Yeni bir yıl yaklaşırken dileklerimiz hep tanıdık kelimelerde buluşur: bolluk, bereket, sağlık, huzur, güzel bir hayat…
Ama pek azımız şu soruyu gerçekten sorar: Bunlar hayatımızda nereye yerleşecek?
Çünkü hayat, boş bir alan değildir. Zihnimiz alışkanlıklarla, kalbimiz yarım kalmış cümlelerle, günlerimiz tekrar eden reflekslerle doludur. Yeni olan, ancak bir boşluk bulduğunda içeri girebilir.
Yeni bir yıl, sayfayı çevirmekten çok defteri kapatmayı öğretir. Bitmeyen hikâyeler, kapanmamış hesaplar, artık bizi büyütmeyen düşünceler… Hepsi yer kaplar. Ve biz fark etmeden, taşımaktan yorulduğumuz yüklerin altında “neden değişmiyor?” diye sorarız.
Aynı şeyleri yaparak farklı sonuçlar beklemek, aynı filmi tekrar tekrar izleyip bu kez sonunun değişeceğini ummak gibidir. Film aynıysa, son da aynıdır. Değişmesi gereken, sahneler değil; bizim o filmi izleme biçimimizdir.
Uzun süre hayatı bir toplama işlemi gibi yaşadık. Daha fazla çalışırsam, daha çok verirsem, daha çok dayanırsam… Oysa zamanla anlarız ki bazı dönüşümler eklenerek değil, çıkarılarak olur. Hayatın gerçek matematiği bazen sadeleşmektir.

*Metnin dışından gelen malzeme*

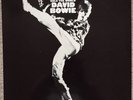 David Bowie-The Man Who Sold The World,1971 LP On RCA,+ Poster,Vinyl Looks New .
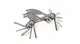Мультиинструмент для велосипедов Troika Bike Tool, с 18 функциями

Fazla beklentiyi çıkardığında, hayal kırıklığı azalır.
Sürekli kontrol etme ihtiyacını çıkardığında, güven ortaya çıkar.
Herkesi memnun etme çabasını çıkardığında, kendinle temas başlar.
Yeni olan; eklenince değil, ağırlıklar bırakıldığında gelir.
Belki de bu yılın en gerçek niyeti şudur:
Hayatı biraz daha azaltmak…
Daha az yükle, daha çok anlamla yürümek.
Ve bazı şeylere elveda demeden, hiçbir şeye gerçekten merhaba diyemeyeceğimizi hatırlamak.